→ **SET EXERCISE**
Format each line of the material below as one string in a JSON list, leaving out any blank lines.

→ **ENTRIES**
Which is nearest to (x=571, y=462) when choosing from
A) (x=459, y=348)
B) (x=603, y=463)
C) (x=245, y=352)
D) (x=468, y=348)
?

→ **THE REPLY**
[
  "Which is nearest to (x=571, y=462) when choosing from",
  "A) (x=459, y=348)",
  "B) (x=603, y=463)",
  "C) (x=245, y=352)",
  "D) (x=468, y=348)",
  "?"
]